Свое прочтение „Ворона“ Якобсон характеризует как „исследовательскую вылазку в самое сердце речевой коммуникации“, под последней имея в виду „нечто совсем непохожее на банальную модель речевой цепочки, графически представляемую в учебниках: А и Б разговаривают лицом к лицу, так что воображаемая дуга исходит из мозга А через рот, чтобы попасть через ухо в мозг Б и оттуда через его рот обратно в ухо и мозг А“[213]. Слово кем-то произнесенное — кем-то услышанное — и кем-то еще услышанное опосредованно начинает переживаться как предмет совместного рефлексивного пользования — оно не столько заключает в себе конкретный смысл, сколько, путешествуя из контекста в контекст, генерирует все новые смыслы.

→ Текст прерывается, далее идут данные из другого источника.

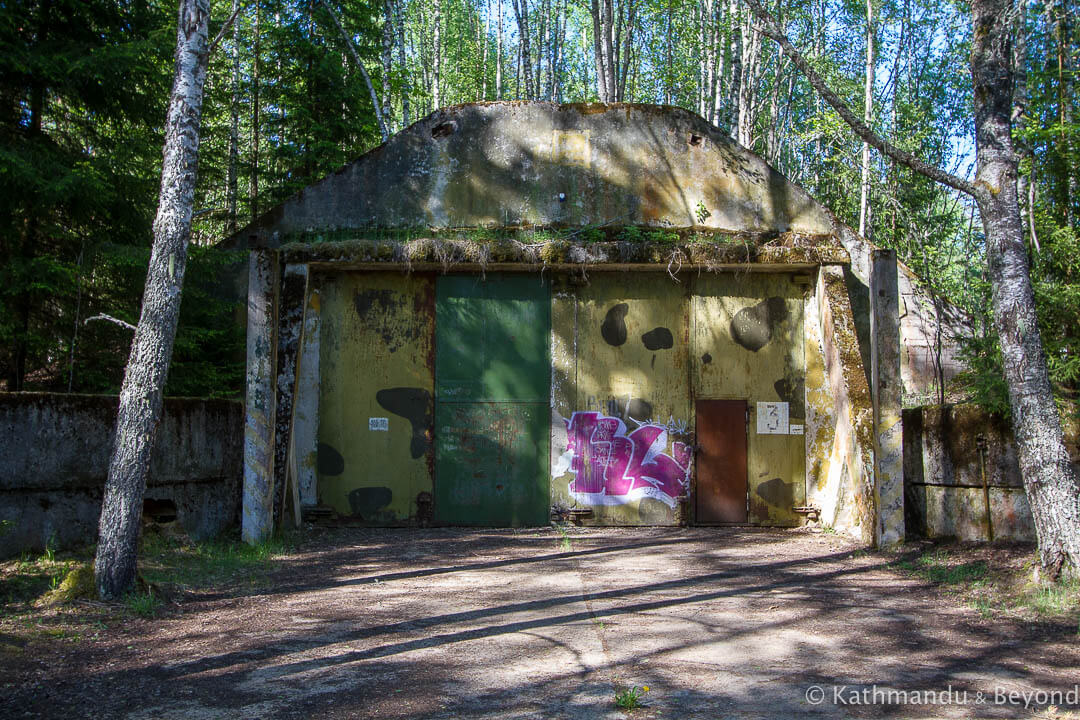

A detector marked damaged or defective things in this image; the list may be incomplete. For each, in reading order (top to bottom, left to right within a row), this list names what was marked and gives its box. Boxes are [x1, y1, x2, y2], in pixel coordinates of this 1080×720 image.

rusty brown door [695, 399, 747, 524]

Пытая текст По о подлинной тайне человеческого общения, Якобсон-читатель работает с ним на манер вдохновенного детектива: буквально в каждой строке обнаруживает невидимые для невооруженного глаза улики, следы ключевого слова „nevermore“ — россыпи грамматических фрагментов (more, ever, no), еще более мелкие фракции и совсем уже микроскопические частички звучания, всякий раз ставя вопрос об их функции, о действенности их присутствия. Разумеется, губные и носовые звуки сами по себе лишены значений, но, всплывая в разных сочетаниях, то в конечных рифмах, то во внутристрочных созвучиях, они работают на предвосхищение и неуклонное „собирание“ (таков, кстати, буквальный смысл слова composition, стоящего и в заглавии эссе По!) и слова „nevermore“, и целостного эффекта стихотворения. На основе созвучий возникают „псевдоэтимологические фигуры“[214], откровенная иллюзорность которых не мешает им — в контексте — быть убедительными. Что общего, например, между tempter и tempest? Ничего. Однако в стихотворении они ведут себя как однокоренные слова и начинают представляться нам двумя разновидностями силы зла. То же касается соседствующих pallid и Pallas, beast и bust и т. д. Ворон не потому уместен в данном сюжете, что черен и зловещ, — предполагает Роман Осипович, — а потому что raven звучит в точности как never, если прочесть в обратном порядке. Также и lady фигурирует не как реверанс в отношении романтической возлюбленной, а в силу подхватываемой звучной рифмы :

Not the least obeisance made he; not a minute stopped or stayed he;

But, with mien of lord or lady

Материально-звуковая форма слова ассоциируется Якобсоном со способностью чаровать и транслировать чару, заражать, порождать новые смыслы и благодаря этому с необыкновенной свободой путешествовать в историческом времени и культурном пространстве. Очевидно, что наличие в высказывании поэтической функции делает его неисчерпаемым и „авто-мобильным“ — самодостаточным и в то же время продуктивно несоответствующим себе. И „коммуникация“, занимающая Якобсона, предполагает не передачу определенного, готового смысла, а контакт, „чреватый“ действием смыслопроизводства и побуждающий к нему. Если трансляция информации полагает читателя получателем сообщения — то трансляция опыта полагает его же соучастником творчества. Этот процесс сопряжен с тончайшим из доступных человеку удовольствий, но ничем не гарантирован и ровно поэтому возобновляем снова и снова.